As chair of the Synchronous Learning & Collaboration Administrators Group (SLCAG) at UF, I’ve been thinking a lot recently about where synchronous communication is going on the web. In academic settings, web or video conferencing often seeks to re-create the classroom experience in a mediated context. Obviously, this subverts McLuhan’s “medium is the message” aphorism, but it also draws attention to the need for connection in human-to-human-to-computer interaction.
It wasn’t long after the first phone calls were made that people wanted to add video to make us seem closer. Bell labs debuted the first videophones at the 1964 World’s Fair, yet the technology never really took hold until the past 10 years. Now there’s an expectation that what you hear WILL ALSO BE what you see.
So, pragmatically speaking, what does this mean for education? Is it really worth trying to re-create a classroom in a synchronous digital environment?

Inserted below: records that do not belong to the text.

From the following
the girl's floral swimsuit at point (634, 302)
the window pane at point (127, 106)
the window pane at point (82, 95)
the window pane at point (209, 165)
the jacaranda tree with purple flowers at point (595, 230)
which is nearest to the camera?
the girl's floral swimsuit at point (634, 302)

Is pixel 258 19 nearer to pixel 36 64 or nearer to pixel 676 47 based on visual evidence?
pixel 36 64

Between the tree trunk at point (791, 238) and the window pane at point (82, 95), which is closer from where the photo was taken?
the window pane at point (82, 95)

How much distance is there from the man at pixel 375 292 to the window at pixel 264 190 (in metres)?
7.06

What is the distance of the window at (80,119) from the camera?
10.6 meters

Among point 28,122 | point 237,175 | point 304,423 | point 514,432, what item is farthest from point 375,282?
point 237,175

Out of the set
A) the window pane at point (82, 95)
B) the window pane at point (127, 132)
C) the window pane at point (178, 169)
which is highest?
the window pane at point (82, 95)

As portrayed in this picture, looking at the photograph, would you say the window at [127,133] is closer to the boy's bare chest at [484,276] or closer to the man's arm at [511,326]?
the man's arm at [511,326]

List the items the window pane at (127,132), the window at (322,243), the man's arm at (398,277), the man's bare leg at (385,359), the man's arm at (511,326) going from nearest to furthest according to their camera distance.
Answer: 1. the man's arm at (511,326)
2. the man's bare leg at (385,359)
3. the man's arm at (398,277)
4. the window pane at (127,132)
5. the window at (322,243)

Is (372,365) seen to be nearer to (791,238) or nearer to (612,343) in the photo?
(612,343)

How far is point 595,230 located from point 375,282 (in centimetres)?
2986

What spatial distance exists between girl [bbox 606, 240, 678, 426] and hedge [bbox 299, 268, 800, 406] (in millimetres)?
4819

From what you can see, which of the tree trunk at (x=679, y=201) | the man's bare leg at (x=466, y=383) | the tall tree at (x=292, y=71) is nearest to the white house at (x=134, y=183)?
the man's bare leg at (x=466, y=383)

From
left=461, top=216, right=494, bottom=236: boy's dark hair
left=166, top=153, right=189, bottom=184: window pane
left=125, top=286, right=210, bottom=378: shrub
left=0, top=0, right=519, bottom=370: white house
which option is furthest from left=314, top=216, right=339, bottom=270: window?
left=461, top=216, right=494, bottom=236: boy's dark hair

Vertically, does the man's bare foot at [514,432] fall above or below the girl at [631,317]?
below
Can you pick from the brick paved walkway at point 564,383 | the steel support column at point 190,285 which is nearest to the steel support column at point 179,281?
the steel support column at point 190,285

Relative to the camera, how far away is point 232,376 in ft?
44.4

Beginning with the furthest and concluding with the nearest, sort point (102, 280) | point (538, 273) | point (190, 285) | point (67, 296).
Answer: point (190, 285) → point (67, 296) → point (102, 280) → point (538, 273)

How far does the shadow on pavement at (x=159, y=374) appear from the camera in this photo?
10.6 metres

We’ve all sat passively through online webinars, relishing in the fact the presenter has no idea whether we are playing Angry Birds or wearing pants. I’ve even heard instructional technologists suggest that the only viable web conferencing utilities are those that completely take over a user’s desktop, locking out any other application functionality. When I hear such a suggestion I immediately wonder whether that person could possibly have anything interesting enough to say to warrant such overt narcissism. ~Doubtful.
Many of us have also taken part in computer-mediated realtime communication that was both intimate and productive. In those cases, was it the technology that effected the productivity? Or was it merely the semblance of intimacy and mutual accountability that allowed the time to be “productive?”